BRIEF A:
In the passage on the SHOCOF shop-collateral loan, reproduce the text word for word, starting at "Originally introduced as" and ending at "the product nationwide.".
BRIEF B:
Render this sentence from the passage on the SHOCOF shop-collateral loan into Spanish: "The facility provides working capital support that enables beneficiaries to restock goods, increase inventory turnover, improve cash flow, and respond more effectively to market demand."
BRIEF C:
Extend the passage on the SHOCOF shop-collateral loan with a few more sentences, picking up right after its final sentence.
BEGIN SELECTED EXCERPT
Originally introduced as a targeted intervention for traders in South-East Nigeria, SHOCOF quickly gained traction and broad acceptance for its flexibility and tailored structure, prompting the Bank to expand the product nationwide.

Under the initiative, eligible customers can use their shops as collateral to access financing. The product simplifies access to credit by leveraging the commercial value and stability associated with fixed business locations, enabling traders to secure funds without the stringent collateral requirements associated with traditional lending structures.

The facility provides working capital support that enables beneficiaries to restock goods, increase inventory turnover, improve cash flow, and respond more effectively to market demand.

Recent reports indicate that more than 80 per cent of Nigeria’s small businesses operate informally, with many relying on personal savings and informal borrowing channels due to limited access to Bank credit. SHOCOF was developed to bridge this gap through a lending model tailored to the realities of market traders and small shop owners.
END SELECTED EXCERPT
BEGIN RECORDED INFORMATION
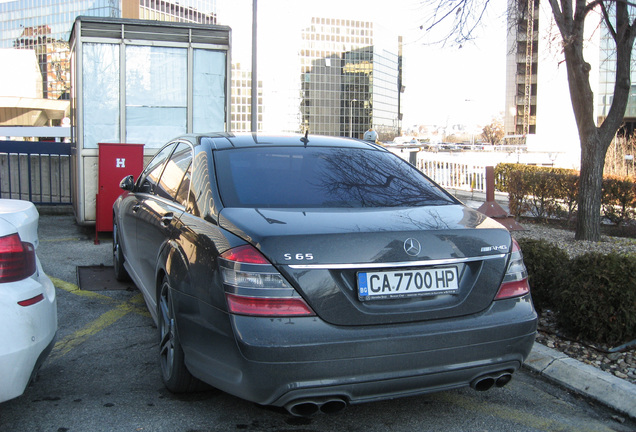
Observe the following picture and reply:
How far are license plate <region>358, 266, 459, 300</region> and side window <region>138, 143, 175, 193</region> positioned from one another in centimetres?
END RECORDED INFORMATION
EXERCISE RESPONSE A:
Originally introduced as a targeted intervention for traders in South-East Nigeria, SHOCOF quickly gained traction and broad acceptance for its flexibility and tailored structure, prompting the Bank to expand the product nationwide.

EXERCISE RESPONSE B:
La facilidad ofrece apoyo de capital de trabajo que permite a los beneficiarios reponer mercancías, aumentar la rotación de inventario, mejorar el flujo de caja y responder de manera más eficaz a la demanda del mercado.

EXERCISE RESPONSE C:
Speaking on the impact of the product, the Group Head, Risk Management, Unity Bank, Olusegun Oladipo, said the Bank recognised the need for financing solutions aligned with the realities of informal sector businesses.

“SHOCOF was created to address a critical gap within the small business ecosystem by providing access to credit through a structure that traders can satisfactorily meet without much ado,” Oladipo said.

He added: “By recognising the value and stability embedded in their businesses, we have been able to support traders with the capital required to sustain and grow their operations.”

Also commenting, Divisional Head, SME & Retail Banking, Unity Bank, Adenike Abimbola, said the nationwide adoption of the product reflects proper market segmentation to meet the growing demand for accessible financing among small business owners.

“What started as a targeted intervention in the Southeast, which quickly gained momentum because the product directly addressed the realities of everyday traders,” Abimbola said.

Over the years, Unity Bank has continued to introduce targeted solutions aimed at empowering entrepreneurs, including its flagship Yanga account package developed to support female entrepreneurs.

The Bank reaffirmed that expanding access to capital for underserved business segments remains critical to boosting trade, strengthening local economies, and driving sustainable economic growth.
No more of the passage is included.